March 3-4, 2021
On our way from Acklins Island to Inagua to check out of the Bahamas, we had a detour to make. It would take us 10 miles out of our way (upwind, of course), but it will be our last chance to visit an actual atoll until we make it to the south Pacific. This atoll is at least 40 miles from any other islands, and is basically a mountain in the middle of 5 thousand feet of water. The reef is roughly circular, about three miles across at the widest. Most of the reef is a few feet underwater, but you do see big waves breaking on it, and there are two tiny islands. When we saw a window of light but sailable wind, totally dying away overnight, we made a last minute decision to go for it. It was just over 40 miles, and it was vital we get there before dark, so we upped anchor right after sunrise. We needn’t have worried, as we made great time in spite of the light wind.
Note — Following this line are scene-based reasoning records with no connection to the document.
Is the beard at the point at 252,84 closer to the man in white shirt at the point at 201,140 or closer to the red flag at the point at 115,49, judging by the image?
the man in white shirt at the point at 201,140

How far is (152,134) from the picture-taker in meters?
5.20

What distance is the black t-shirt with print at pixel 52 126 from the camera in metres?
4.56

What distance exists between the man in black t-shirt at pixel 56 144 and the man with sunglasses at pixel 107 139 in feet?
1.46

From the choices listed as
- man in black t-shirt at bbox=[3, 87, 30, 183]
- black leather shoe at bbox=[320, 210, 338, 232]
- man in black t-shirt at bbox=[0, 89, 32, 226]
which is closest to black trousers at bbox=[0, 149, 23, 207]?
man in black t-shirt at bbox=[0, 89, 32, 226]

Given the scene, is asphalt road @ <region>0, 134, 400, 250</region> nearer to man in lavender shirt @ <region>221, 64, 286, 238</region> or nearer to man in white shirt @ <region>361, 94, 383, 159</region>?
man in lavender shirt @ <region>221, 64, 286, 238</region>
There is a small break in the reef where you can sail into the central lagoon, with the ring of reef all around you. On either side of the entrance is a tiny island, just barely above the water. One has a stone marker on it, so you can see it a mile out. Otherwise, with everything so low, you wouldn’t get a visual until you were practically on top of it. There are two other, less intentional markers. One is a big Liberty ship that saw service in World War II, but didn’t get around to crashing on the reef until the late 1960s. It is rusted and falling apart, nearly unrecognizable as a ship, but visible for miles. The most recent pictures we could find of it were from 2013, and it’s much more disintegrated now. The other wreck, on the opposite side of the reef, is a smaller cargo ship that wrecked much more recently – the 1990’s I believe. Jeff and I would like to know more of that story, because those guys probably had charts and GPS. It takes a certain amount of skill to get her going just the right speed to get all the way up on top of the reef, but not so much speed that you’d fall off into the middle. How did they do that? Anyway, it was very cool to look at.
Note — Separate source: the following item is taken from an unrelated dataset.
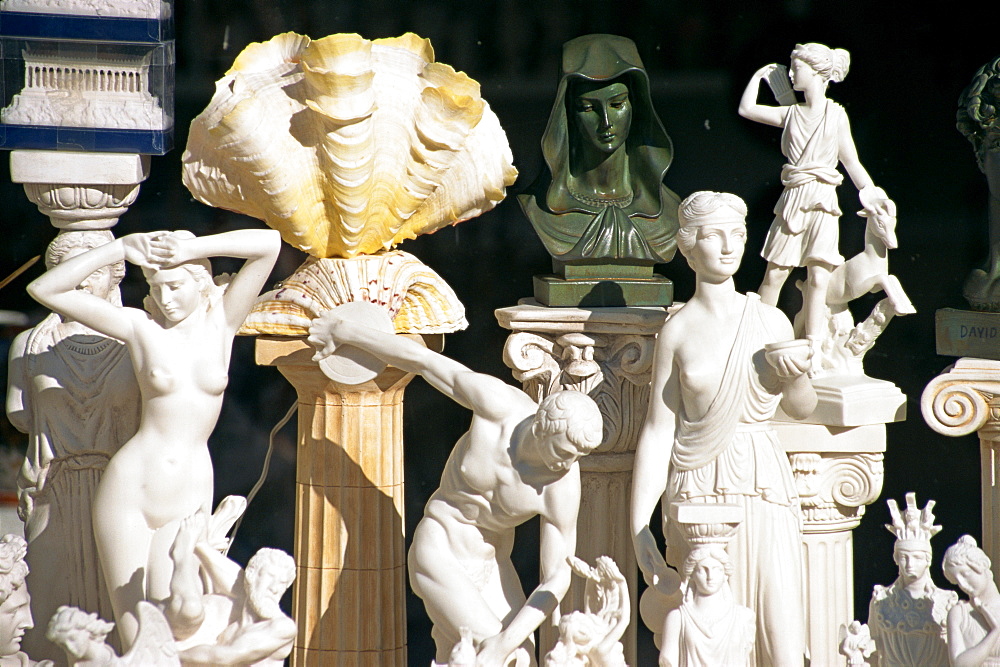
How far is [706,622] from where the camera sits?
5.41 metres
We dropped the hook right in the center, in 25 ft of water. That’s basically the depth of the whole circle. We had a romantic dinner and enjoyed a great sunset. That night was tough though. The wind died as predicted, but the waves and swell never did. It was so rolly we struggled to sleep. Jeff and planned to stay and dive the wrecks, but I had to play the admiral card. Even if the boat could handle the rolling another night, I could not. Jeff was pretty disappointed I think, but didn’t put up much of a fight. Come to think of it, I didn’t hear any snoring from his side of the bed last night. I think we both agreed leaving was the right call. Even launching the dinghy would have been a challenge. So we did our classic “quick tour of the parking lot” (pulling up to each of the wrecks until we risked joining them on the reef) and glided between the sandbars out into the deep ocean. In fairness, we did not even come close to going aground, and it probably had nothing to do with my steady stream of “please, slow down, that’s close enough, don’t those wrecks scare you at all!?!)
We had a great sail down to Inagua, over 45 miles in less than 6 hours, and not hard on the wind for once. Delightful. We pulled around the corner from Mathews Town, to tuck up behind Molasses Reef for a calm night. Phew!